> [Excerpt to read]:
January 30, 2024602 views0 comments
CULMINATION OF EVENTS since the nearly past four years in West Africa are now crystallising. The latest was the announcement made on Sunday in Bamako, Ouagadougou and Niamey in the joint statement to formally signify the withdrawal of Mali, Burkina Faso and Niger from the Economic Community of West African States (ECOWAS). Whether or not ECOWAS was prepared for this withdrawal remains a conjecture as events since July 26, 2023 had clearly shown a cleavage and a shift in the direction of the three countries from within the ECOWAS in response to the reactions of the regional economic bloc. The reactions, involving isolation, ostracism, sanctions and blockade have been described as unfriendly by the three countries where the military leaders have clung fast to power since their successful takeover from the civilian regimes they toppled. The military leaders have found common grounds, thus forming an alliance to jointly pursue a number of actions, one of which is the common defence front against external aggression from state actors and non-state actors alike. The most recent is withdrawal of membership from the ECOWAS.

> [Extracted information]:
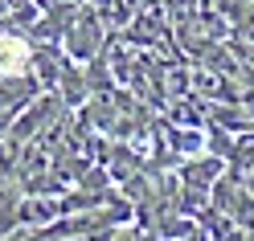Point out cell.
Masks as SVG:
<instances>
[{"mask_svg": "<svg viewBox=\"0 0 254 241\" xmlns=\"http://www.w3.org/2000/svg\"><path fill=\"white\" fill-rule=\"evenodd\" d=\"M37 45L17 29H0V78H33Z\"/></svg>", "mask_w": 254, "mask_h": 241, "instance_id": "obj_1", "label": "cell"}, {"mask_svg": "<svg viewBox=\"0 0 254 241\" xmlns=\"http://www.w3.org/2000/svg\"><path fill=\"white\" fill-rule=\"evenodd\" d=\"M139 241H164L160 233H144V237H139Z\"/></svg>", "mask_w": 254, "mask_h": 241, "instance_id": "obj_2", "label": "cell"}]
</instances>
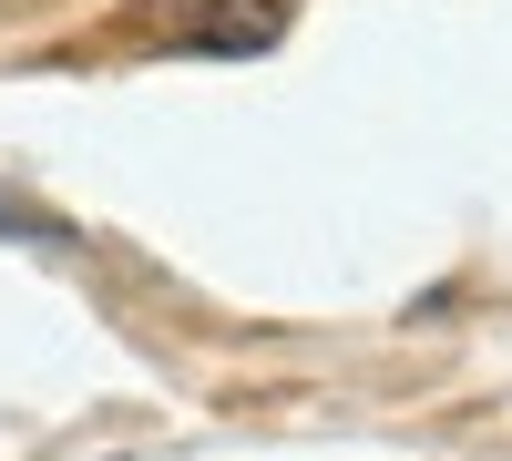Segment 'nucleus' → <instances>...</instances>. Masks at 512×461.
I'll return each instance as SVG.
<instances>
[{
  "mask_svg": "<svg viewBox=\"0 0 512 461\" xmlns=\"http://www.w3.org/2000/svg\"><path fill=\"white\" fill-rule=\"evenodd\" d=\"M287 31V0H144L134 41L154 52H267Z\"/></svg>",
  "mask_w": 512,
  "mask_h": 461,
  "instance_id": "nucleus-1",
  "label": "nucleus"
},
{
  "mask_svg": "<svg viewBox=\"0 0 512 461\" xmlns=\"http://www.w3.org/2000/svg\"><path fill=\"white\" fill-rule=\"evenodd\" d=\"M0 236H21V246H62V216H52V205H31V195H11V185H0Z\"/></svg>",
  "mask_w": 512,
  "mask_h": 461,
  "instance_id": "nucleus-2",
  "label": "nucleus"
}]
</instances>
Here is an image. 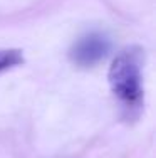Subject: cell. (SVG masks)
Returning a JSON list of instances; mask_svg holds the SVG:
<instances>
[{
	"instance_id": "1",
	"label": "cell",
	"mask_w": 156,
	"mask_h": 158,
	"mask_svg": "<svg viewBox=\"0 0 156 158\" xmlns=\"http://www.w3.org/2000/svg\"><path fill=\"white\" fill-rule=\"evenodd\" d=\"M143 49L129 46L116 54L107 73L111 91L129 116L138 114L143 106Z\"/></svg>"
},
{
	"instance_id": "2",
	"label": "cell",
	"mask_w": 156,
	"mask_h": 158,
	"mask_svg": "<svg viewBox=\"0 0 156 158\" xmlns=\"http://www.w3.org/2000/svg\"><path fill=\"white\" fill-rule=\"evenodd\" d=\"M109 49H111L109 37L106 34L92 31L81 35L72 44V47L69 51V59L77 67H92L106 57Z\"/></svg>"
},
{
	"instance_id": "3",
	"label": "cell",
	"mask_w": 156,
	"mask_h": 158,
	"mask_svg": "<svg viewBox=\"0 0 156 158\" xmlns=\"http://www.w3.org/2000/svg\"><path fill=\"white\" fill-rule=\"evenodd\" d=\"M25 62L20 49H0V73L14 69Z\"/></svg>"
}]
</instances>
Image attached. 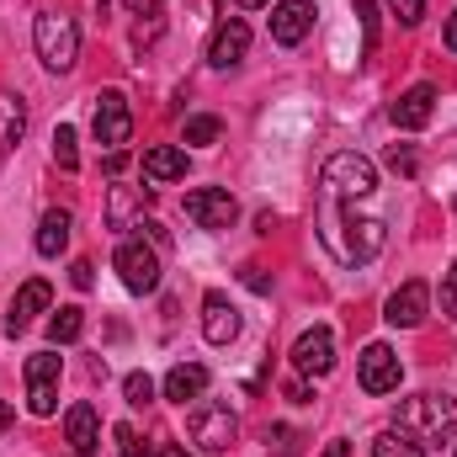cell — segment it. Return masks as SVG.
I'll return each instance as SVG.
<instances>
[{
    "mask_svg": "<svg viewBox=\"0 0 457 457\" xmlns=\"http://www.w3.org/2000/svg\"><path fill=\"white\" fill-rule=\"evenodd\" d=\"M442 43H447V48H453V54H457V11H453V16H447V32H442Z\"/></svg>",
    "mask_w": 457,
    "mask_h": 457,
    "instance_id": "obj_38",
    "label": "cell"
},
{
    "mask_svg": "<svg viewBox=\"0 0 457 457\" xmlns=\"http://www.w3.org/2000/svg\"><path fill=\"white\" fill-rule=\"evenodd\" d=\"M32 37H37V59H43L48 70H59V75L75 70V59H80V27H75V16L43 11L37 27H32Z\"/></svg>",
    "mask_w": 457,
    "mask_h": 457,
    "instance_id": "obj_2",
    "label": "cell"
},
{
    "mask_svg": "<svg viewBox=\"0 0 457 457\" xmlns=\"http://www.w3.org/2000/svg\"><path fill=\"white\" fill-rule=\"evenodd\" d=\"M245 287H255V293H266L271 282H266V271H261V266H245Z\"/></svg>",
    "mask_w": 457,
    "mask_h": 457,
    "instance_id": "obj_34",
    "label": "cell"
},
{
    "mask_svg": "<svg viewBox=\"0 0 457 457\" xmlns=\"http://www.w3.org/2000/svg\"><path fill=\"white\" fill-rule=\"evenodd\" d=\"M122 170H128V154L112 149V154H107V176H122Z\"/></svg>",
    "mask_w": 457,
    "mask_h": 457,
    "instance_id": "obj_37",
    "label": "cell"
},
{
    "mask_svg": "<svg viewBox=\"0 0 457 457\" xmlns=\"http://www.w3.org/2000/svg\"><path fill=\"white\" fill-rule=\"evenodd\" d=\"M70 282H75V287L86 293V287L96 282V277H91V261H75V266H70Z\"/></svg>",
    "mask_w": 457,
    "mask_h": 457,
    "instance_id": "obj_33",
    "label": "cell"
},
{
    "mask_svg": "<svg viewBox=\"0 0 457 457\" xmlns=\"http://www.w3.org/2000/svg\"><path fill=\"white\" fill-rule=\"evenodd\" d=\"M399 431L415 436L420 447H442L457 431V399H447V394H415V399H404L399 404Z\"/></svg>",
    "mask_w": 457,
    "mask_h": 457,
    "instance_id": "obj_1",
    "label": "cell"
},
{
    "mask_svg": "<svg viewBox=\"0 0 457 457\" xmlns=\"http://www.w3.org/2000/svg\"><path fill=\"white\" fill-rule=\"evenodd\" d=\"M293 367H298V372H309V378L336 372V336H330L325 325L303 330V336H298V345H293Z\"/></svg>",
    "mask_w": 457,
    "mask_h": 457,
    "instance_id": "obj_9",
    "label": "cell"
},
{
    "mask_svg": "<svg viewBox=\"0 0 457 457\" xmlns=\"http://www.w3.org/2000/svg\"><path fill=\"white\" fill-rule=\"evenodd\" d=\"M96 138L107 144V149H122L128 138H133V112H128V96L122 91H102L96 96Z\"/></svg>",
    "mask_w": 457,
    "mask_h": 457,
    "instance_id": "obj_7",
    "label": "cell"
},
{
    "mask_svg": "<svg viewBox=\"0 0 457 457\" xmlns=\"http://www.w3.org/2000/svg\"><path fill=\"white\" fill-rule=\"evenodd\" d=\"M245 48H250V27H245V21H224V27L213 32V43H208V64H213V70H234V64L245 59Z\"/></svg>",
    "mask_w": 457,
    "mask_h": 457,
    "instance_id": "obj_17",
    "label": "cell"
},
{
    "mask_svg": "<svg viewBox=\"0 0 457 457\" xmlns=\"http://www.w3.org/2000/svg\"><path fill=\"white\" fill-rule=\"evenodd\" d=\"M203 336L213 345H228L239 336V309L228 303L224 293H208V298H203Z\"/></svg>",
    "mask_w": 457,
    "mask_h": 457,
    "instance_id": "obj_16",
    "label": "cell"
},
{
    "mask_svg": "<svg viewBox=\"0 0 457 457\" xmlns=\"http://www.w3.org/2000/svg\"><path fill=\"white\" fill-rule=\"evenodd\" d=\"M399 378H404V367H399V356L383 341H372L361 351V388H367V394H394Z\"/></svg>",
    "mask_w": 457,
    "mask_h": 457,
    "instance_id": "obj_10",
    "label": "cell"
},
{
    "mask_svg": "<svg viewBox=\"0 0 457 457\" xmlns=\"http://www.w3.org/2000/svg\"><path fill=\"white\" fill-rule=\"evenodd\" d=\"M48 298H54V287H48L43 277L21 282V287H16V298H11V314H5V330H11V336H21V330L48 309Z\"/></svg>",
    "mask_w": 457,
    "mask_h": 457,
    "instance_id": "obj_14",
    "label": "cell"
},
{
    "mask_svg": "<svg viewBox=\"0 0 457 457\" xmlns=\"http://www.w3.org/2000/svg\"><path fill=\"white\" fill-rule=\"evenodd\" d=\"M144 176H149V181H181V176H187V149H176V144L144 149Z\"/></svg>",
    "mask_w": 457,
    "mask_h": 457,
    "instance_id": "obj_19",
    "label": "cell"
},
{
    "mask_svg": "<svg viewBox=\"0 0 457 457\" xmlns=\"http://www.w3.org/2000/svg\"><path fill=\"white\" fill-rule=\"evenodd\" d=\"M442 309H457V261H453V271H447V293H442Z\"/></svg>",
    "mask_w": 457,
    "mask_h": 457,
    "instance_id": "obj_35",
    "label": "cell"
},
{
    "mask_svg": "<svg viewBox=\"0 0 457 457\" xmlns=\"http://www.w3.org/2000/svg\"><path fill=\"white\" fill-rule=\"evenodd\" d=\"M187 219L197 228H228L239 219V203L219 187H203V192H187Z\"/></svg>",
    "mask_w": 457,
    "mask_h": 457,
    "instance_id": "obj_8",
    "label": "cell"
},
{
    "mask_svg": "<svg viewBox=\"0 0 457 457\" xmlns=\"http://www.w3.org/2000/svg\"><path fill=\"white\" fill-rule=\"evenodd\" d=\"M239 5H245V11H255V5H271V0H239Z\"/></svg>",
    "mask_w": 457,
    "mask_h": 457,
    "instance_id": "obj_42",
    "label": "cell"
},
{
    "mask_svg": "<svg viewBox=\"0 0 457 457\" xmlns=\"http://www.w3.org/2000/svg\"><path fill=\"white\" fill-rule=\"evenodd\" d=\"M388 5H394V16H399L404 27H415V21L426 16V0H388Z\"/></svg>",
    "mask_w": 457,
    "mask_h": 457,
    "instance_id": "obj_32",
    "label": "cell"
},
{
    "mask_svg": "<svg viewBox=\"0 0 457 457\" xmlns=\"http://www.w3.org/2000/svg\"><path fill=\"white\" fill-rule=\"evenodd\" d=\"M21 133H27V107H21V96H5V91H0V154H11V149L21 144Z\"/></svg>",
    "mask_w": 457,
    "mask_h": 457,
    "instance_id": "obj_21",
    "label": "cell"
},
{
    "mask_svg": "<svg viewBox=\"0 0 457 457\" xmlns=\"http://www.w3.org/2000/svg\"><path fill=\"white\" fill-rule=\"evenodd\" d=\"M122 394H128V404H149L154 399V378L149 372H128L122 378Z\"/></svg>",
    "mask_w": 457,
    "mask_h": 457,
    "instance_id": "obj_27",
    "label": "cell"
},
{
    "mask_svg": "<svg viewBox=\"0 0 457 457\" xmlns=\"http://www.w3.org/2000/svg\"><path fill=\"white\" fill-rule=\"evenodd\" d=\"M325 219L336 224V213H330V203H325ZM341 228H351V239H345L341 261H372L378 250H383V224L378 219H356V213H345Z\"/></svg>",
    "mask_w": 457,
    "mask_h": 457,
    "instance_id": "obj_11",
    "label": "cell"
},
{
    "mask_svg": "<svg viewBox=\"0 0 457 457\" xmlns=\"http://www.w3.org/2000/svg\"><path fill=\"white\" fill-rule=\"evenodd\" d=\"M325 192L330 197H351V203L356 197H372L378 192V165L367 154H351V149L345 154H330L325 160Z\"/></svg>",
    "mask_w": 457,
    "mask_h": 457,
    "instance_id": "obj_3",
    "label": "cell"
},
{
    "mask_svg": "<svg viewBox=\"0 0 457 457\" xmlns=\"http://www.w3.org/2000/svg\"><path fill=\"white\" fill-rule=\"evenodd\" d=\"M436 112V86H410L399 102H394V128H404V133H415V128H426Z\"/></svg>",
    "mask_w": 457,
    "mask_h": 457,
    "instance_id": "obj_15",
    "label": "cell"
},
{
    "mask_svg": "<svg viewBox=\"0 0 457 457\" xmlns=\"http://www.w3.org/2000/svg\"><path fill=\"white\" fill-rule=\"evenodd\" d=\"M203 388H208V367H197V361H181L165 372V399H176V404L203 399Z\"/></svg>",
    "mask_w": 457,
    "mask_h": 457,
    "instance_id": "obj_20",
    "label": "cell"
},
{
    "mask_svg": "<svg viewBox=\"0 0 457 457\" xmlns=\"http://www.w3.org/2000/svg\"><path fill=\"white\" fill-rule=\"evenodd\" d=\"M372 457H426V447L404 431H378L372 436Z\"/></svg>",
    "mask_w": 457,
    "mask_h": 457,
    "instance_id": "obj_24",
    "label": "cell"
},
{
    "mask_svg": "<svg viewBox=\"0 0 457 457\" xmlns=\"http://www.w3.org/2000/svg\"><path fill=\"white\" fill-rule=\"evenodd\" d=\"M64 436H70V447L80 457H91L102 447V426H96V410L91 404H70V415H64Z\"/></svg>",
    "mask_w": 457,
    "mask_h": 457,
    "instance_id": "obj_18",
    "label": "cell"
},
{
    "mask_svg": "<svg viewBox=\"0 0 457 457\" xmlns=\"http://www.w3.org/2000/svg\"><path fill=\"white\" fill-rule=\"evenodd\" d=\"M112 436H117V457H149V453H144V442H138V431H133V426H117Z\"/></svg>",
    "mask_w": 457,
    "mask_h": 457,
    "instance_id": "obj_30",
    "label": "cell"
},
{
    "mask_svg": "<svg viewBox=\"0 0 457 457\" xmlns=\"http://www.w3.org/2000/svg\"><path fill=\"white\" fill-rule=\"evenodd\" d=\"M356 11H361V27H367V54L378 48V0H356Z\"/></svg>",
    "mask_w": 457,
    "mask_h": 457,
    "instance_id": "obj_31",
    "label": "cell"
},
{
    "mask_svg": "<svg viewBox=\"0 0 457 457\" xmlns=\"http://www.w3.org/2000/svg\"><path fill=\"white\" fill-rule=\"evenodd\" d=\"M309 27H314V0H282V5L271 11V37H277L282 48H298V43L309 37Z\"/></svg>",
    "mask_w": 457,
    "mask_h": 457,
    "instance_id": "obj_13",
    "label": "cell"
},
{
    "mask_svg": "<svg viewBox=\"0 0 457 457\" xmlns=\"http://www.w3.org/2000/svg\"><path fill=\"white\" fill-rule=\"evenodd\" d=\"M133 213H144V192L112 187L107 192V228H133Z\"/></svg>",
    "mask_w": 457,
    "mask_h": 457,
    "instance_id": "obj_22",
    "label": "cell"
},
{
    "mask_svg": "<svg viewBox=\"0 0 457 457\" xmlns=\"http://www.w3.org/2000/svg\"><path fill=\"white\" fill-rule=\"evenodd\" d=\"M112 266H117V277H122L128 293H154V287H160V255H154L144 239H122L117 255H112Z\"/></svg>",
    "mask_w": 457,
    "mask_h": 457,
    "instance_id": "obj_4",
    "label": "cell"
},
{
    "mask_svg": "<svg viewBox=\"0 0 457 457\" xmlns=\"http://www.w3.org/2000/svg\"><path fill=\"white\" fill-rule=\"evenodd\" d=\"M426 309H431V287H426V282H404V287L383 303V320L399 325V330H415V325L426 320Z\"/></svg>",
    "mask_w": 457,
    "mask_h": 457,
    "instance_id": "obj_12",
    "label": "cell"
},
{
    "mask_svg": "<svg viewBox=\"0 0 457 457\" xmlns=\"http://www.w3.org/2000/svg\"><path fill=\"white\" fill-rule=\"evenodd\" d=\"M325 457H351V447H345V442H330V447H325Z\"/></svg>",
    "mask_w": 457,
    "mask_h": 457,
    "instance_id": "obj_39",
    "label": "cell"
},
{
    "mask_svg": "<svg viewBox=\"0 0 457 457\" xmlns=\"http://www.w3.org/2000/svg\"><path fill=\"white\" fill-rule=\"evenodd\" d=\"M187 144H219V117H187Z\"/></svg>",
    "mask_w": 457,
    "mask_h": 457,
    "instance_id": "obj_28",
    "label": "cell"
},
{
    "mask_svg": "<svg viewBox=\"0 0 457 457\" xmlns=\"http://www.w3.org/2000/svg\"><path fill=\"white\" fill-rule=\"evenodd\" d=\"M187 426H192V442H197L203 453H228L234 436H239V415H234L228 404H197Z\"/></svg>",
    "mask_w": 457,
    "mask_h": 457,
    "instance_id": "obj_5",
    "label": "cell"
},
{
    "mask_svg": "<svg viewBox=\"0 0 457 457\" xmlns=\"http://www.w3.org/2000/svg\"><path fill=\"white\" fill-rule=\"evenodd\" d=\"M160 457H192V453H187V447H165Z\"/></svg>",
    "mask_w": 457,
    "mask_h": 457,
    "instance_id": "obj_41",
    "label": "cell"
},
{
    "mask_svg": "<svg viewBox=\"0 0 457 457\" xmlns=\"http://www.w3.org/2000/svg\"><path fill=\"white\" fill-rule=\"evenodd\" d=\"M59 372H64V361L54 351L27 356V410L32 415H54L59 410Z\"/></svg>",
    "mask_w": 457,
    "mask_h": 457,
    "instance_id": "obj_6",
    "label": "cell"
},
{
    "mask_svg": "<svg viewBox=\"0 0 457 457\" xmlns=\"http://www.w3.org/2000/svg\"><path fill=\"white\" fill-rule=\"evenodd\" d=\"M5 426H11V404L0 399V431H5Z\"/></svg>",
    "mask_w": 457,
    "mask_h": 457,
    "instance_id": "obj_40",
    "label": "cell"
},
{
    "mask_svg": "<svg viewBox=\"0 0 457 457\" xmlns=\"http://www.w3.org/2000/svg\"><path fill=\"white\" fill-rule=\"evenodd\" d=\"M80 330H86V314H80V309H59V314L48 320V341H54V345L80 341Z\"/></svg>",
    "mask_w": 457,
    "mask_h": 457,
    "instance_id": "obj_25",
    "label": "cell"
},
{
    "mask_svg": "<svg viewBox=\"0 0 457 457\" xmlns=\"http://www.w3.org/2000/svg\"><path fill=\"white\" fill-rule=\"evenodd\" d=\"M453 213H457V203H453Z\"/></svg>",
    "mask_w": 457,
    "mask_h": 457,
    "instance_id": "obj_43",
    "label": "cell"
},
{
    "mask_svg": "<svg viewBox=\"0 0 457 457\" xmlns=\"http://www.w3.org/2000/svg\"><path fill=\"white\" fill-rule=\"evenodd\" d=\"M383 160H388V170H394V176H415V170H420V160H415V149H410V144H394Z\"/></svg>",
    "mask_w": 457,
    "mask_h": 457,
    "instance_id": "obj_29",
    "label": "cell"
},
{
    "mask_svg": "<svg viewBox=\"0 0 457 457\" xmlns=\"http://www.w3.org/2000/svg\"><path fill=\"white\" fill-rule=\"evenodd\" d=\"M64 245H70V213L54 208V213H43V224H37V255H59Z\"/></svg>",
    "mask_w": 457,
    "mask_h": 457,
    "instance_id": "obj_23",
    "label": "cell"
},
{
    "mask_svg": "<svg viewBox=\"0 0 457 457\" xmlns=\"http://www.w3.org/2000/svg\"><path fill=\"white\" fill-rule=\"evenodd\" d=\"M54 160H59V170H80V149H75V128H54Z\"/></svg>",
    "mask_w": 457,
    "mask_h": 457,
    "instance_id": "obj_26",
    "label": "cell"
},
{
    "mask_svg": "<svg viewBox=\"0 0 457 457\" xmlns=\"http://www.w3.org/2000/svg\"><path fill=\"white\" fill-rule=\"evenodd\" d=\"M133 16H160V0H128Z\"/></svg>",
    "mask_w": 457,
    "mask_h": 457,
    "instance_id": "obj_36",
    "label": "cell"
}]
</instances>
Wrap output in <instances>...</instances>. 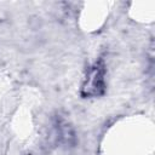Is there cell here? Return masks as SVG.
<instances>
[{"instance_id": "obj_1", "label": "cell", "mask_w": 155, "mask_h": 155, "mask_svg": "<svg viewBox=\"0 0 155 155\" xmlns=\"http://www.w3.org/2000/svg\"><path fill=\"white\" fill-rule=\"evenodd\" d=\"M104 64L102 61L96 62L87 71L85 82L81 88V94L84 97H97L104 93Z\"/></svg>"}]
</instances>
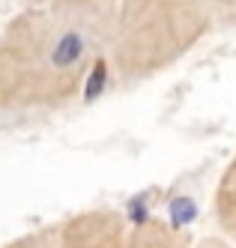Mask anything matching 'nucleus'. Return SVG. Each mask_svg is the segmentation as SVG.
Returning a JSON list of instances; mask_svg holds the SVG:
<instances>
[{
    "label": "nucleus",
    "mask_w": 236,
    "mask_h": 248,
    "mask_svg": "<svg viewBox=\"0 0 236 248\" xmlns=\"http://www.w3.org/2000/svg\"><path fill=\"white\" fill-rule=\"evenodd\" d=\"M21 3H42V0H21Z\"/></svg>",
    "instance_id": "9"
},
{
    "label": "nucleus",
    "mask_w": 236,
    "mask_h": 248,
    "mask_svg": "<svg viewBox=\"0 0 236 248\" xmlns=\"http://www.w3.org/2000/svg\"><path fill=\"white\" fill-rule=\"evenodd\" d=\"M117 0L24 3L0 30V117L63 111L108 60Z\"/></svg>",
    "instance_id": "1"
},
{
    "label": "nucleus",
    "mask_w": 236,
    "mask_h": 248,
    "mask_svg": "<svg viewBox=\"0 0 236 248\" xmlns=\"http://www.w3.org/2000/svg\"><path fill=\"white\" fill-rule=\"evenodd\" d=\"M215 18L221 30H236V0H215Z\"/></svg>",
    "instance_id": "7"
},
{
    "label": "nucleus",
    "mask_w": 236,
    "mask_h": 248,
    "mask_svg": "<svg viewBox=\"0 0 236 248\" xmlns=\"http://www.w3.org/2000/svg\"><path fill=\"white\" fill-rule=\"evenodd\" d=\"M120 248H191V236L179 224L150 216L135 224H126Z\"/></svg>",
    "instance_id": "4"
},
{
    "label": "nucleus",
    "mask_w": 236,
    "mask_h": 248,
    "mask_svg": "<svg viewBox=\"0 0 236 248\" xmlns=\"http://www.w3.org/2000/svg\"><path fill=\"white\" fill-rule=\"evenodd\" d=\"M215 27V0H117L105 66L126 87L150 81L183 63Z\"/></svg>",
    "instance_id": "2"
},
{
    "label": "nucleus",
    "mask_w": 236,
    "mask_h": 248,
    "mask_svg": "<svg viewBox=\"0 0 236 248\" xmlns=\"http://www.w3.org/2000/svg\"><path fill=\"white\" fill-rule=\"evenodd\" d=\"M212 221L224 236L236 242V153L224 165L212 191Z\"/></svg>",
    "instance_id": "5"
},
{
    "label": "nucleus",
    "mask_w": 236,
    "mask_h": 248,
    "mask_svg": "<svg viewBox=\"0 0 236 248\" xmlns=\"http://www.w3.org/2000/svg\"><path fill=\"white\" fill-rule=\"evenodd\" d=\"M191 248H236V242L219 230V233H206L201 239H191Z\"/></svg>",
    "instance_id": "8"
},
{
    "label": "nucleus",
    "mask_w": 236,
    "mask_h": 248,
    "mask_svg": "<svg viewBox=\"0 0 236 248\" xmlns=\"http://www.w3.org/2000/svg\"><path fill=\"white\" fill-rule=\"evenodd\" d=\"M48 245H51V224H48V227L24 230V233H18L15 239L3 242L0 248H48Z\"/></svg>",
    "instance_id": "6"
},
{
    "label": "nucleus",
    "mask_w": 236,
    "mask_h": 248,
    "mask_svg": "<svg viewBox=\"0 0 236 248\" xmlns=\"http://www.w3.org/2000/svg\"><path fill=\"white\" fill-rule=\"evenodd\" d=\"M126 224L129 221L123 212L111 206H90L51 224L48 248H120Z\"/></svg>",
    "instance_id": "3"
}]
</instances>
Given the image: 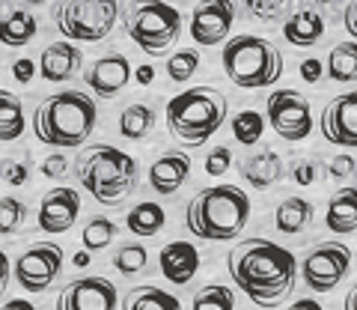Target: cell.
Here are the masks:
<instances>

> [Set tasks]:
1. Decide whether each statement below agrees with the passage on the ECOWAS withdrawal, answering yes or no and quoting the words of the passage that settle it. (a) The withdrawal was announced on Sunday in Bamako, Ouagadougou and Niamey. (b) The three countries described the reactions of ECOWAS as friendly. (c) The common defence front is directed only against aggression from state actors.
2. Carry on the passage on the ECOWAS withdrawal from the point at which it stops.

> [Answers to the exercise]:
1.
(a) Yes: "the announcement made on Sunday in Bamako, Ouagadougou and Niamey"
(b) No: "have been described as unfriendly by the three countries"
(c) No: "external aggression from state actors and non-state actors alike"

2.
What the leaders at the forefront of the sanctions against Mali, Burkina Faso and Niger seem to have failed to realise is that many of them are anything but epitome of democracy as there is clear evidence of actions and policies that portray them as anti-democratic in practice. The obvious absence of good governance in many of those countries purportedly running democratic governments and the fact that they are not better off economically are an indictment on the countries kicking against those three countries now under military rule. Where Faure Gnassingbé, Alassane Ouattara, Macky Sall and Ahmed Tinubu are leading voices against the military juntas, the outcome is predictable. Their examples can only serve to embolden more military coups or other anti-democratic actions rather than stopping them. Top on Gnassingbé’s credential as a president of Togo is that he is a product of dynastic rule, although he tries to give a semblance of democracy by conducting elections which he has always won since he took over power after his father’s death in 2005. Ouattara, who got a tenure extension through the backdoor in 2020, is currently serving his third term as president of Côte d’Ivoire. Senegal’s Sall was recently enmeshed in the allegations of trying to use state powers to stifle the political ambition of the opposition candidate Ousmane Sonko, a likely obstacle to Sall’s third term bid. Tinubu emerged as current Nigeria’s president in 2023 under controversial circumstances that defied moral and democratic principles.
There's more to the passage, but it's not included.